Engrossing - Roma review by KD

Spoiler Alert
16/04/2020

Beautifully filmed and acted with a superb soundtrack giving you a real sense of life in Mexico City. The extras on the disc include a fascinating film about the making of Roma which is a real bonus.

5 out of 5 members found this review helpful.

Compelling viewing - Roma review by PD

Spoiler Alert
Updated 05/03/2020

In this superb film, Mexican director Alfonso Cuarón uses a large canvas to tell the story of 'ordinary' lives that are, of course, extraordinary. Shot in black and white, the film is set in Mexico City in the early 1970s (apparently a re-creation of Cuarón’s home as a child), and centres on a young indigenous woman who works as a maid for a middle-class white family that’s in danger of falling apart. Cuarón uses one household on one street as a synecdoche of the city (the country?), working on an epic scale but with a distinctly personal sensibility with the effect that the film is less of a drama than a meditation on the past or a dream.

The film is set for the most part in a neighbourhood where families live behind locked gates, and where a myriad of servants busily keep homes running. In one such house, Cleo (the quite wonderful Yalitza Aparicio) lives with and works for a multi-generational family that seems incapable of doing the slightest thing for itself. A series of events slowly upends the stability of this world, and the film includes an earthquake, an unexpected pregnancy, death and betrayal, but carries you through with the sheer power of its humanism. In one of the most astonishing sequences, Cleo and the family’s grandmother, Señora Teresa (Verónica García), watch a student demonstration turn into a police riot through the window of a furniture showroom. Cuarón doesn’t identify the incident — apparently known as the Corpus Christi Massacre of 1971 — but gives us harrowing flashes of chaotic violence and human suffering.

Like Cleo, the camera is often mobile, anticipating and following her movements like a faithful companion, whilst the family’s four children tend to blur into a cacophonous but rather charming little mob. The constantly-on-edge mother, Sofía (Marina De Tavira) is unfairly berated by her husband and she, in turn, occasionally rebukes Cleo, a chain of exploitation that Cuarón represents coolly, occasionally letting a camera movement comment for him. There's a minimal plot, and this, together with its length, might put off some, but for those with patience, there's much to admire in Cuarón's vision of a woman and a world shaped by a colonialist past that inexorably weighs down the present without being at all heavy-handed - the director's, and Cleo's, viewpoints are instead created via visual choices, staging and camerawork. There are many scenes that can be truly called 'great', perhaps particularly two stunning sequences, one involving childbirth, and one towards the end involving dangerous waters, that are viscerally terrifying and emotionally overwhelming.

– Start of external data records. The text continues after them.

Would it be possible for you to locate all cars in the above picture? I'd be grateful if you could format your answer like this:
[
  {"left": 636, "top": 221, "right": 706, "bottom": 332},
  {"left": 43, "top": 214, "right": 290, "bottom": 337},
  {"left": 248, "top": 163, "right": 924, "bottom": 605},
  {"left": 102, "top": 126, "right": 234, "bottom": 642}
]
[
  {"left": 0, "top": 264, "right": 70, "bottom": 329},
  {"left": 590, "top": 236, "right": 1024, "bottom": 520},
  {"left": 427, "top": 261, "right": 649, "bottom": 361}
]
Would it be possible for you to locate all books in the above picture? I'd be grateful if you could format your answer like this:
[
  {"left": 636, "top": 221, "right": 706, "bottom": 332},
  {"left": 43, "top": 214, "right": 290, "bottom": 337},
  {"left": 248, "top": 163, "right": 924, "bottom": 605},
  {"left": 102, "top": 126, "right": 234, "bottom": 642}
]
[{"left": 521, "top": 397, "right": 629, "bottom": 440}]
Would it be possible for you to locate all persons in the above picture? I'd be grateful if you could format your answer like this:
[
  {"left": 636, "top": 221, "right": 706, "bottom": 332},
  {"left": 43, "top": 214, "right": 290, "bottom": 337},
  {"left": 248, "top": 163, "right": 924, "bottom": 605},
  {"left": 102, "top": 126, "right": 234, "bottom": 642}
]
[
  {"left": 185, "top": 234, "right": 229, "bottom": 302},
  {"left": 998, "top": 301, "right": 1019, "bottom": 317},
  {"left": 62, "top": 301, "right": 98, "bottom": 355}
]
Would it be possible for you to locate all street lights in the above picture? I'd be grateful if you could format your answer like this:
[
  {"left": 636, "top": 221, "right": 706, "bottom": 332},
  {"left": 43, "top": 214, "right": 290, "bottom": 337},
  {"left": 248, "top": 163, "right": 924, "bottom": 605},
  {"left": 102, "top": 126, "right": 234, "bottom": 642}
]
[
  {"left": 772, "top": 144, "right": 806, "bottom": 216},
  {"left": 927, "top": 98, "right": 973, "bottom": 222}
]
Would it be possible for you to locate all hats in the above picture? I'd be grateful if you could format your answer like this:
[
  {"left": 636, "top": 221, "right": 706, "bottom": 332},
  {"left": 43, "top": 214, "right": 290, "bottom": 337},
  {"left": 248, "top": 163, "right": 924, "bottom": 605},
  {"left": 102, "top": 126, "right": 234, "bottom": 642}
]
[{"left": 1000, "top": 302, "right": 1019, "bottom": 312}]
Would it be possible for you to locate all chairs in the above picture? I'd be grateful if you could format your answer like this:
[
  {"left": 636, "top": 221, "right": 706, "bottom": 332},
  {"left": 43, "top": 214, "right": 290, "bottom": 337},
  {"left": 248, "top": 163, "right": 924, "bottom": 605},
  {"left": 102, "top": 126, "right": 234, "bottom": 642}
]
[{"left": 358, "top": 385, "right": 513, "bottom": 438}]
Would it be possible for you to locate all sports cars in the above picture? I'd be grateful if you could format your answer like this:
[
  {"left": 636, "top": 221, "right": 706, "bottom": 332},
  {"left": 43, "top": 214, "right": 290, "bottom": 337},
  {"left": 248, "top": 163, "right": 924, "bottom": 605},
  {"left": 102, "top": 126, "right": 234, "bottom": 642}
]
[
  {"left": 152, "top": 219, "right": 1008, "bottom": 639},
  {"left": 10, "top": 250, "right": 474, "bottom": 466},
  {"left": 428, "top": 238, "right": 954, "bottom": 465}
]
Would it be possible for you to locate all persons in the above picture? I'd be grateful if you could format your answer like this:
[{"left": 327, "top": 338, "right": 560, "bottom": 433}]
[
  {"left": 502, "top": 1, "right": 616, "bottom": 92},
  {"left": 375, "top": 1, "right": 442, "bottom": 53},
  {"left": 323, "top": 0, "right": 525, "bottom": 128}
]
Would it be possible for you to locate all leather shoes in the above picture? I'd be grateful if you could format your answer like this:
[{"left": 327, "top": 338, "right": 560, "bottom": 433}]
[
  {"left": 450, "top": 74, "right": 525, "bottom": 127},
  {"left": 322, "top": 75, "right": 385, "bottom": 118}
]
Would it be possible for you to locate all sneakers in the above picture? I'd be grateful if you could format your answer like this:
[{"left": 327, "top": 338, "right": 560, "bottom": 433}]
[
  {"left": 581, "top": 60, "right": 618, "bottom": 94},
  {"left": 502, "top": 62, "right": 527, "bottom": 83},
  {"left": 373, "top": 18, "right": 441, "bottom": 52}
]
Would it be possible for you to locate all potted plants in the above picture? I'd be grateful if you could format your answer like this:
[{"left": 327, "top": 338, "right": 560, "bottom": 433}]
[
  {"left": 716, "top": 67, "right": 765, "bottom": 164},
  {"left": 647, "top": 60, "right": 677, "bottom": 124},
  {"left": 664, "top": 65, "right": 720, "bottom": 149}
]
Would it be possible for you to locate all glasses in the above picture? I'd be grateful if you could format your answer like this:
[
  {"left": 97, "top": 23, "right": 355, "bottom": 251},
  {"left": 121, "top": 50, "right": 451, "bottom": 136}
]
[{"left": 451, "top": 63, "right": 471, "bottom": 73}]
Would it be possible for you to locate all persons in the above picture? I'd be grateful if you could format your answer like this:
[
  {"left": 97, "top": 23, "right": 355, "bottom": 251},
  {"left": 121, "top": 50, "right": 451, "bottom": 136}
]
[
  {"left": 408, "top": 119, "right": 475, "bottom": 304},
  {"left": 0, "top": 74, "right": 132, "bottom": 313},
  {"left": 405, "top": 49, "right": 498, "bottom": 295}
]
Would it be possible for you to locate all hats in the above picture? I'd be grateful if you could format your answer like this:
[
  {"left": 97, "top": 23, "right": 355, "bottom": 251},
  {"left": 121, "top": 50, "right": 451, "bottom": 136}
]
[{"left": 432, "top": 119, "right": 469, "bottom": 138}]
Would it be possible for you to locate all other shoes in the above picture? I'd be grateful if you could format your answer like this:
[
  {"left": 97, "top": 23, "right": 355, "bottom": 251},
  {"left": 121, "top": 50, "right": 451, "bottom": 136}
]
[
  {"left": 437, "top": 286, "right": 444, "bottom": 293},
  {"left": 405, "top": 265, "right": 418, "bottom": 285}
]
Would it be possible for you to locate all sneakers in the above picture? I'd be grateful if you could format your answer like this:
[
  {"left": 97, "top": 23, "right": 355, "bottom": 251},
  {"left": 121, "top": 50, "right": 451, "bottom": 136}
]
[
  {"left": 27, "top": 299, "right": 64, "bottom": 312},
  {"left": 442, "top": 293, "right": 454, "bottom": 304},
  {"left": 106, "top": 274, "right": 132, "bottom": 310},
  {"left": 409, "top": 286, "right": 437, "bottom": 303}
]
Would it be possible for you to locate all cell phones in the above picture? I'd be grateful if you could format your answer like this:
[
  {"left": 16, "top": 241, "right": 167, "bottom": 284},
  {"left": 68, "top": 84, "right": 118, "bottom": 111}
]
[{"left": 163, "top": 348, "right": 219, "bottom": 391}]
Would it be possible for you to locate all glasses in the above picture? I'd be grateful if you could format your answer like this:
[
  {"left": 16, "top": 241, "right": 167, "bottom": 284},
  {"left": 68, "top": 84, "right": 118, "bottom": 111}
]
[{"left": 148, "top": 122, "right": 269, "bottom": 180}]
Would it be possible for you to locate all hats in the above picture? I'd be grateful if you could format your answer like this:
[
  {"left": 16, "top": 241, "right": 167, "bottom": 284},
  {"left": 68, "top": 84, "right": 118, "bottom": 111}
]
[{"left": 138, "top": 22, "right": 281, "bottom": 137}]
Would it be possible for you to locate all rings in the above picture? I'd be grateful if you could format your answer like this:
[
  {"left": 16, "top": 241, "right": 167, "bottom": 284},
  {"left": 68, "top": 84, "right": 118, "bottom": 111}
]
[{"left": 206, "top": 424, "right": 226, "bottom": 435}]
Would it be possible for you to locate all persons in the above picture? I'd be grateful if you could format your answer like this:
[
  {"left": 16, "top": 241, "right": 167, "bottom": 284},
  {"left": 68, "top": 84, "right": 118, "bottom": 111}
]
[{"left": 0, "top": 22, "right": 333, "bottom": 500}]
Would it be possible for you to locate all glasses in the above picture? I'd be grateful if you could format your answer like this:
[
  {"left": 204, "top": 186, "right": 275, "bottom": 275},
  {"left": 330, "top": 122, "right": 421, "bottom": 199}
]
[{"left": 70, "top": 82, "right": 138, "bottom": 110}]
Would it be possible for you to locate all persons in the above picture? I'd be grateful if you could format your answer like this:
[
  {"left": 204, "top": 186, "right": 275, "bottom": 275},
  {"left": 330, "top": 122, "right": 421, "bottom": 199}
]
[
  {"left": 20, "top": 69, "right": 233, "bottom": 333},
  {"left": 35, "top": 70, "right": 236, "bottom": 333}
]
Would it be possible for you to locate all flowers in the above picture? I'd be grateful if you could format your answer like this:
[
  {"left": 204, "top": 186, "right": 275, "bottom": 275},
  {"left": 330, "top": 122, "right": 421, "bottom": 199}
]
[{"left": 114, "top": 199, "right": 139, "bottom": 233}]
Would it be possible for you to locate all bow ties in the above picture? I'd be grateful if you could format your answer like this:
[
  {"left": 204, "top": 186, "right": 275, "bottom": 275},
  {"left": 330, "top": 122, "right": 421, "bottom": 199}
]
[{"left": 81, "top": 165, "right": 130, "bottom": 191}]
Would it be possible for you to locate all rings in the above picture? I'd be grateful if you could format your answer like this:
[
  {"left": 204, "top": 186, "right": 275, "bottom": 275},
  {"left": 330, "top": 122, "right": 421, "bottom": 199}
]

Few of the male characters come out of this tale very well, and of course the film is dedicated to Liboria Rodríguez (“for Libo”), the woman who raised him, who is beautifully depicted as something of a stoic, loving, heroic figure that is totally compelling.

4 out of 4 members found this review helpful.

Great - watch this film! - Roma review by CP Customer

Spoiler Alert
17/05/2020

A compelling portrait of society in 70a Mexico through the life of a young woman servant. All the relationships and characters are lovingly shown as individuals.

The film quietly but powerfully dissects issues of class, power, gender and religion without losing any of its humanity and complexity.

Brilliant! I loved this film!

3 out of 3 members found this review helpful.